Out-of-district schools can be expensive

This expensive habit of placing kids in private special education schools is due to our fragmented school system infrastructure of 590 school districts. Compared to the rest of the country, New Jersey ranks 1st in the number of school districts per square mile. While charming little schools reflect our penchant for local control, this affinity for home rule also buys us inefficiency (in municipalities as well as school districts). In the area of special education, inefficiency means that your typical little district is incapable of putting together enough kids to fill up a class of kids with autism or developmental disabilities. Thus, we rely on a variety of out-of-district placements to meet a child’s needs, including county-run schools and private non-profits.

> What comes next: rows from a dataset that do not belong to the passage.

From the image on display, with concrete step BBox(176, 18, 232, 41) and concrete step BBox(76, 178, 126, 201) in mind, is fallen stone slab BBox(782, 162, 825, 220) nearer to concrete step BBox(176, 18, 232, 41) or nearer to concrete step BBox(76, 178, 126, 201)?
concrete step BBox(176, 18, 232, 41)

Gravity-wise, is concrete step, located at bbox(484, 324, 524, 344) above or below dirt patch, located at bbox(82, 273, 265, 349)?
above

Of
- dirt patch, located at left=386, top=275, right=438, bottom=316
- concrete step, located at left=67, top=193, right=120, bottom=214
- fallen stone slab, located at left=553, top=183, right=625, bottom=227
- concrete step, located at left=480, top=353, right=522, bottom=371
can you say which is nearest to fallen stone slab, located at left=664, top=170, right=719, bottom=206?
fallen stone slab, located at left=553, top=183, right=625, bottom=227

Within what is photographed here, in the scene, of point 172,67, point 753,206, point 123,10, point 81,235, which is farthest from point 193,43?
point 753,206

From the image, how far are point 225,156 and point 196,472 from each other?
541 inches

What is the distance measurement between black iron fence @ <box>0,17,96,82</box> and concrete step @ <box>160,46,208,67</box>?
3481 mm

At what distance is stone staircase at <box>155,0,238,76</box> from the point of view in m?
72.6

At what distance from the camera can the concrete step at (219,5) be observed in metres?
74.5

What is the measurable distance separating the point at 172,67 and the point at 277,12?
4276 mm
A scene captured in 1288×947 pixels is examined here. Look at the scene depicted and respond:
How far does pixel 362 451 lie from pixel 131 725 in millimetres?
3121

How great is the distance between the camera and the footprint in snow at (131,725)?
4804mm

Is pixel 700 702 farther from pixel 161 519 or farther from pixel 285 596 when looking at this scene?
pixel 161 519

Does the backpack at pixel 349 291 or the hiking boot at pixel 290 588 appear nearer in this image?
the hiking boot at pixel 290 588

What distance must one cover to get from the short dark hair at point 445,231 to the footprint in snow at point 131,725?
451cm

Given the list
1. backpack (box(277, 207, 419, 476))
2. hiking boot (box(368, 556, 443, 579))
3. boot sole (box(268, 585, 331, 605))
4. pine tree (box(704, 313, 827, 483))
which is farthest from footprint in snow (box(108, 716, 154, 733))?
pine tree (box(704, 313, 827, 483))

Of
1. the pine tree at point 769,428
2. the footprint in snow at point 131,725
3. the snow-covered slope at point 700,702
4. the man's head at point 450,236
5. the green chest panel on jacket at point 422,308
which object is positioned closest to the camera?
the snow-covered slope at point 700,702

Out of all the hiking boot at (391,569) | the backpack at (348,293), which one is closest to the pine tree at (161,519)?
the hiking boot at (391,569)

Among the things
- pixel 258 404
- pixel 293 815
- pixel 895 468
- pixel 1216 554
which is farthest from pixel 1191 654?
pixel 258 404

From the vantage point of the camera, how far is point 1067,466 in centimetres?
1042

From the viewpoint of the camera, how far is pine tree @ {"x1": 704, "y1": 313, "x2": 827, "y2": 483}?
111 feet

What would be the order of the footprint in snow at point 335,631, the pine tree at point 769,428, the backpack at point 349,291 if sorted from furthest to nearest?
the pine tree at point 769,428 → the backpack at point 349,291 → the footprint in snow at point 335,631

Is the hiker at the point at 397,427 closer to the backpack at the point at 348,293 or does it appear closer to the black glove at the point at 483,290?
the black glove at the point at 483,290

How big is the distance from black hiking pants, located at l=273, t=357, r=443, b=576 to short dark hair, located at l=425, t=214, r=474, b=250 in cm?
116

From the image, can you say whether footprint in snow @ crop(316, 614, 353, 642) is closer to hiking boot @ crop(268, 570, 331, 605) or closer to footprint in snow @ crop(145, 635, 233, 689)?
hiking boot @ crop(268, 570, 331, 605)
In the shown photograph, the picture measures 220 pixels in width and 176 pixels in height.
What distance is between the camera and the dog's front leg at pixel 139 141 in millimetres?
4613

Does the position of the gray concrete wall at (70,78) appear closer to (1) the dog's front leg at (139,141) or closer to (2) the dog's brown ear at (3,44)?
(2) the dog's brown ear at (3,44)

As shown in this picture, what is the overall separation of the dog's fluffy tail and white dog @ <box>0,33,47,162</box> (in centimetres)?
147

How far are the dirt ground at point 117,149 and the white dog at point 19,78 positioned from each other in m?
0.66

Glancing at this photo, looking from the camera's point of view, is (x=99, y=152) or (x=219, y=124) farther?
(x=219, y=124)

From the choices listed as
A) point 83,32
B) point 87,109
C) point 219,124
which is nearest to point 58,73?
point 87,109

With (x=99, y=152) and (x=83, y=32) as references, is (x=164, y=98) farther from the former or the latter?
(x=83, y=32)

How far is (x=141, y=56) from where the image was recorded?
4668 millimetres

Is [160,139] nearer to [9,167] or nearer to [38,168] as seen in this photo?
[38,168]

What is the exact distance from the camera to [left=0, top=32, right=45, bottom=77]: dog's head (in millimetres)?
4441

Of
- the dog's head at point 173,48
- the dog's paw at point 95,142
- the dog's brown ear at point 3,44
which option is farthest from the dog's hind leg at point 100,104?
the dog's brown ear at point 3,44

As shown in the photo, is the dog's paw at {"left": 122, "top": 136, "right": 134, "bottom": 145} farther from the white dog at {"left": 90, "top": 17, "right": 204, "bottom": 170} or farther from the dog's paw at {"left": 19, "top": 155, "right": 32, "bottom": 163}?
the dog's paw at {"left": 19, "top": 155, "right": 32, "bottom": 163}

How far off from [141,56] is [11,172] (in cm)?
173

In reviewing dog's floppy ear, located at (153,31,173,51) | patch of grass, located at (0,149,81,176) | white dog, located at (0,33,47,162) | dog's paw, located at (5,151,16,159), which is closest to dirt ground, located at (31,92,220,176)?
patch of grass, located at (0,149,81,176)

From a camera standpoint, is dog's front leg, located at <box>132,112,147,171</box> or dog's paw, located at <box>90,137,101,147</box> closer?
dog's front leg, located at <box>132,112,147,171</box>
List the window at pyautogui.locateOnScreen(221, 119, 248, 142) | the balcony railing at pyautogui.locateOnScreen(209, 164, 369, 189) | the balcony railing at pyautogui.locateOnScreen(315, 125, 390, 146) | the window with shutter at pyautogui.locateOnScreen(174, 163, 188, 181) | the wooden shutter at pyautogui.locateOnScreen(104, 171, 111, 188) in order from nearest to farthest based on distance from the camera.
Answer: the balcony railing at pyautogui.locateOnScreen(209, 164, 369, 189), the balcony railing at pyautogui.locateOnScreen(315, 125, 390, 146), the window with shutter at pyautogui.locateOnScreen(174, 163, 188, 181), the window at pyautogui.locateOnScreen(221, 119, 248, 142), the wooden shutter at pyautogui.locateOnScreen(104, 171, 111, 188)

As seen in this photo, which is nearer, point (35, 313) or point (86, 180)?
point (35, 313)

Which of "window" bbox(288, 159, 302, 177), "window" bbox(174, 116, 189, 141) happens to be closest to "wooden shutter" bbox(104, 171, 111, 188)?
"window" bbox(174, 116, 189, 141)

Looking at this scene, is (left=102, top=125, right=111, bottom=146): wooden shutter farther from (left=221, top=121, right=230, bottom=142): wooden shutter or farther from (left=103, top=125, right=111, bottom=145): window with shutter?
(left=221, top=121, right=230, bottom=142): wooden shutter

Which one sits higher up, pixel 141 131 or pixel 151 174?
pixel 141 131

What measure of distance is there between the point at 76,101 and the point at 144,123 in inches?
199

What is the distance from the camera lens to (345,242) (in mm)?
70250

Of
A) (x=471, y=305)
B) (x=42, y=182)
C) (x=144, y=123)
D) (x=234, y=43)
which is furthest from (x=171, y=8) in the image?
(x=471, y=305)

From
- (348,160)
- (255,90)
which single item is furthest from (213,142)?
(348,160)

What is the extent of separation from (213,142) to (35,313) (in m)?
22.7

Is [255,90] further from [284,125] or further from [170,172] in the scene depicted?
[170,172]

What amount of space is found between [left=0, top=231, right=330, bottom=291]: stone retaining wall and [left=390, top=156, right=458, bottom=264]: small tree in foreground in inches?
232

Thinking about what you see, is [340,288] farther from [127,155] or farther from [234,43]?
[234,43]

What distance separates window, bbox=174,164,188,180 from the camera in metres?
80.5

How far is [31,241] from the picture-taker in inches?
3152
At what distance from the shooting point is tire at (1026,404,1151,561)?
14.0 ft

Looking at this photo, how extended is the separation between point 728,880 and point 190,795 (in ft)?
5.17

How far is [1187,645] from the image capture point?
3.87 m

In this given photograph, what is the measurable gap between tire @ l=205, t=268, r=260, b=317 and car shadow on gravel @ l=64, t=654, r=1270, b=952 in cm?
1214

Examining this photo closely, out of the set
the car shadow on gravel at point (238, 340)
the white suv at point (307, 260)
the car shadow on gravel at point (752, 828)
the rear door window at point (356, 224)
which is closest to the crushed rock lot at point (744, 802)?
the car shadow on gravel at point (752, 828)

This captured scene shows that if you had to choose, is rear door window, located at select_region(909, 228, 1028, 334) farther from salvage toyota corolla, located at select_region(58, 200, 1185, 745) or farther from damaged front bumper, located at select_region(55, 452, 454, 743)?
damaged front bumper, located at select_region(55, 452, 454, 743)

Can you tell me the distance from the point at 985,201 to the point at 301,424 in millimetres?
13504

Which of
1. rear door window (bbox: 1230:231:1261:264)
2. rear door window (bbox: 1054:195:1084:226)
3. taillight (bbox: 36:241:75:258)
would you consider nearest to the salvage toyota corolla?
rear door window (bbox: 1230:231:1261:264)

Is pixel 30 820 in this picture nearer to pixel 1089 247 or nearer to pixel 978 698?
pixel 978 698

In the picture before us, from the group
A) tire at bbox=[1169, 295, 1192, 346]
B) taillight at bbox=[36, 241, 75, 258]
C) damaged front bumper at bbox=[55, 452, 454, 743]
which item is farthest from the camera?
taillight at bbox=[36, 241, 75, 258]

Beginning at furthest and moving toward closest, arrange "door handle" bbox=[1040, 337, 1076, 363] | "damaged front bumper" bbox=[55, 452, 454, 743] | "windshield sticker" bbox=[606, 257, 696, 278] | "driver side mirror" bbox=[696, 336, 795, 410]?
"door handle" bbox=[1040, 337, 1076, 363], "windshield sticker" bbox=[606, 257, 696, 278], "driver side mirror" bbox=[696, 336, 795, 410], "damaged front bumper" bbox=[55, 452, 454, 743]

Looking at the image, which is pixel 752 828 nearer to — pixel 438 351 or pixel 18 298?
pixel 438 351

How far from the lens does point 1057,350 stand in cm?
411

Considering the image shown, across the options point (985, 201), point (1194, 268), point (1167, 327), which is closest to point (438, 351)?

New Jersey School Boards Association published a great report in 2007 that estimated N.J.’s expenditures on special education at $3.3 billion. (It’s higher now.) The major cost drivers are tuition to out-of-district private special education schools and transportation. According to NJSBA, out-of-district special education placements “involve 10% of New Jersey’s special education population, but make up 40% of the total cost of special education.”

(For counterpoint, ASAH, a great organization that represents private special education schools, has done its own cost-analysis. And here’s an index of private special education schools in NJ.)

The plan to control costs

So the Task Force’s long-term plan is for the education department to “identify ways to improve student achievement” and manage special education’s “rapidly escalating costs.” While there are plenty of short-term suggestions that involve tweaking various regulations, in large part the Task Force’s proposals for special education focus on those private schools.

In particular, the most recent Report takes aim at the “egregious pay” awarded to employees at private special education schools and the DOE’s inability to monitor and audit tuition there. The Task Force acknowledges that “the demands of an effective review and reconciliation of rates for every [private special education school] strains the capacity of the Department’s finance staff.” The lack of oversight of tuition rates has led to “ill will”; “taxpayers are suspicious” that the schools “are deliberately and artificially increasing their costs.” The schools themselves “are suspicious that they have been targeted for extreme scrutiny and have been given an automatic presumption of dishonesty; and school districts are made party to a payment system over which they have little control…”

The Task Force recommends that tuition rates – which in a few cases top $100,000 per year –– be determined by committee. Typical, right? To be fair, our special education system, like our regular education system stymies all attempts at efficiency and cost-control. Welcome to New Jersey.